No, you just use cmpxchg. It's pretty lightweight really. Xen holds a
lock internally to stop other cpus from updating the pte in software, so
the only source of modification is the hardware itself; the cmpxchg loop
is guaranteed to terminate because the A/D bits can only transition from
0->1.
I haven't really gone into depth as to exactly where the 7x number comes
from. I could increase the batch size (currently max of 32 pte
updates/hypercall), and some of it is plain overhead from the in-kernel
infrastructure. A simpler and more hackish approach which basically
pastes the Xen hypercall directly into the mprotect loop gets the
overhead down to about 5.5x.
Still, a 7x gain from asynchronous batching is very nice. I wonder if
that means the average mprotect size in your benchmark is 7 pages.
Yeah, it's around 7x. The batching pays off even for single page
mprotects, because the trap and emulate of xchg is so expensive.
I believe that other virtualization systems, whether they use direct
paging like Xen, or a shadow pagetable scheme (vmi, kvm, lguest), can
make use of this interface to improve the performance.

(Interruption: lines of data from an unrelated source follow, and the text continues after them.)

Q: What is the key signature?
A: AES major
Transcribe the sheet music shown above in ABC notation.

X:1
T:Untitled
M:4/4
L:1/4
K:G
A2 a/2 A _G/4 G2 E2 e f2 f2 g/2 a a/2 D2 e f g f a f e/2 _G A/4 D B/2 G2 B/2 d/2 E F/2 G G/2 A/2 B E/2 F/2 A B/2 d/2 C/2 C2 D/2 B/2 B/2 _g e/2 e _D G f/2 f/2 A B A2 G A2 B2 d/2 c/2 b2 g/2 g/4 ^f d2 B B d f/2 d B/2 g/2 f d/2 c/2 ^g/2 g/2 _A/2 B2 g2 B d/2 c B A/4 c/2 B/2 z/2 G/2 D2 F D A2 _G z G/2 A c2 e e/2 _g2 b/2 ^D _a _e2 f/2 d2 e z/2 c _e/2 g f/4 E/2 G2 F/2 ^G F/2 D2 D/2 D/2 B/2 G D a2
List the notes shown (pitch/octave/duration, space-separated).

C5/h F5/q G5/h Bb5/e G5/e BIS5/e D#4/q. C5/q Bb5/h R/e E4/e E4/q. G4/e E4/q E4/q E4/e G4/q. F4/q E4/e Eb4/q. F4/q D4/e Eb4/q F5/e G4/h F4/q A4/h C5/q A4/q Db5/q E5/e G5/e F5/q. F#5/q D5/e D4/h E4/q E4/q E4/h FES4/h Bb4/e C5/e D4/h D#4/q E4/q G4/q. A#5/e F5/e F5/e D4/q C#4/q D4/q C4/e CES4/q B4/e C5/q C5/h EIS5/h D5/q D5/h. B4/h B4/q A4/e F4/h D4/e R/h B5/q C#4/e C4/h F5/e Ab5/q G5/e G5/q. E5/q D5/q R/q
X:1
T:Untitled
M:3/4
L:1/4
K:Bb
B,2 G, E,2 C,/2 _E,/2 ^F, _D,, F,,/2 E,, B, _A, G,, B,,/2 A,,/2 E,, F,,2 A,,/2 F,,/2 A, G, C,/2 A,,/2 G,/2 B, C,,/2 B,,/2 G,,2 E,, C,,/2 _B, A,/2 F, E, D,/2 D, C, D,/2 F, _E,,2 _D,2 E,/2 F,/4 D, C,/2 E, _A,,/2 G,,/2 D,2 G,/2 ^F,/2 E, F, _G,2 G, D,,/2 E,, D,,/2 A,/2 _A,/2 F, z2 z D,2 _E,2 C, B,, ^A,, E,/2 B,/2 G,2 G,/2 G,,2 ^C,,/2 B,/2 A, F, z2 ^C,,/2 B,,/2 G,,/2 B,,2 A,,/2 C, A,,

On VMI, we don't trap the xchg of the pte, thus we don't have any
bottleneck here to begin with.
If you're doing code rewriting then I guess you can effectively do the
same trick at that point. If not, then presumably you take a fault for
the first pte updated in the mprotect and then sync the shadow up when
the tlb flush happens; batching that trap and the tlb flush would give
you some benefit for small mprotects.